Karier Cemerlang Seorang Ilmuwan Muda
Li Haibo menyelesaikan pendidikan doktoralnya di bidang fisika di East China Normal University pada tahun 2012. Ia melanjutkan pendidikan pascadoktoralnya di University of South Australia dan bekerja sebagai peneliti di Singapore University of Technology and Design pada tahun 2014.
Ia bergabung dengan Universitas Ningxia di Yinchuan pada tahun 2013. Dua tahun kemudian, Li dipromosikan menjadi profesor madya dan belakangan menjabat sebagai wakil direktur pusat analisis dan pengujian universitas tersebut.
Kontribusinya di dunia penelitian sangat signifikan.
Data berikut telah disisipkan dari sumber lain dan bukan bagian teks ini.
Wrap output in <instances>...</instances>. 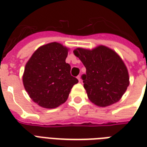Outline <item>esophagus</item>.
<instances>
[{
  "mask_svg": "<svg viewBox=\"0 0 147 147\" xmlns=\"http://www.w3.org/2000/svg\"><path fill=\"white\" fill-rule=\"evenodd\" d=\"M77 78H78V82H81V81H82V79H81V76H78V77H77Z\"/></svg>",
  "mask_w": 147,
  "mask_h": 147,
  "instance_id": "1",
  "label": "esophagus"
}]
</instances>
Ia telah menerbitkan lebih dari 100 makalah di jurnal internasional dan memiliki 16 paten di Tiongkok serta satu paten di Amerika Serikat.
Beban Kerja Berlebihan: Faktor Kematian Ilmuwan Tiongkok?
Media Wuhan, Jiupai News, melaporkan Li meninggal karena penyakit yang datang secara tiba-tiba. Namun, kisah hidupnya menunjukkan pola kerja yang sangat intens.
Li pernah menceritakan bagaimana ia menghabiskan waktu malam harinya untuk mencari informasi dan menulis proposal penelitian, karena waktu siangnya habis untuk mengajar dan rapat. Ia mengaku hanya tidur empat hingga lima jam sehari.
Kematian Li menyoroti masalah kesehatan yang dialami banyak ilmuwan Tiongkok akibat beban kerja yang berat. Kasus serupa telah terjadi sebelumnya. Bulan lalu, keluarga seorang ilmuwan material terkemuka menulis surat terbuka setelah kematian anggota keluarganya yang berusia 47 tahun karena beban kerja yang ekstrem.
Meningkatnya Angka Kematian Ilmuwan di Tiongkok
Liu Yongfeng, profesor terkemuka dari Universitas Zhejiang, mengalami pendarahan otak saat konferensi dan meninggal pada Maret lalu. Keluarganya menghitung ia bekerja selama 319 hari dalam waktu sekitar 10 bulan, jauh melebihi batas hari kerja resmi.
Kasus Li Haibo dan Liu Yongfeng bukanlah kejadian yang terisolasi. Sejumlah kematian peneliti berusia empat puluhan dan lima puluhan telah dilaporkan di komunitas penelitian Tiongkok tahun ini.
Contoh lain adalah Li Zhiming, profesor di fakultas arsitektur lanskap Universitas Kehutanan Nanjing, yang meninggal di usia 50 tahun. Yang Bingyou, wakil presiden Universitas Pengobatan Tiongkok Heilongjiang, juga meninggal di usia 54 tahun. Bahkan, Zhang Jinlei, profesor madya di Universitas Aeronautika Zhengzhou, meninggal dunia di usia 46 tahun.
Kematian para ilmuwan ini menimbulkan keprihatinan serius tentang keseimbangan antara tuntutan pekerjaan dan kesehatan di kalangan akademisi Tiongkok. Perlunya perhatian lebih terhadap kesejahteraan para peneliti agar tragedi serupa tidak terulang kembali.
Kematian Li Haibo menjadi pengingat penting tentang perlunya keseimbangan antara ambisi akademik dan kesehatan mental dan fisik. Kehilangan seorang ilmuwan berbakat di usia muda merupakan kerugian besar bagi dunia ilmu pengetahuan.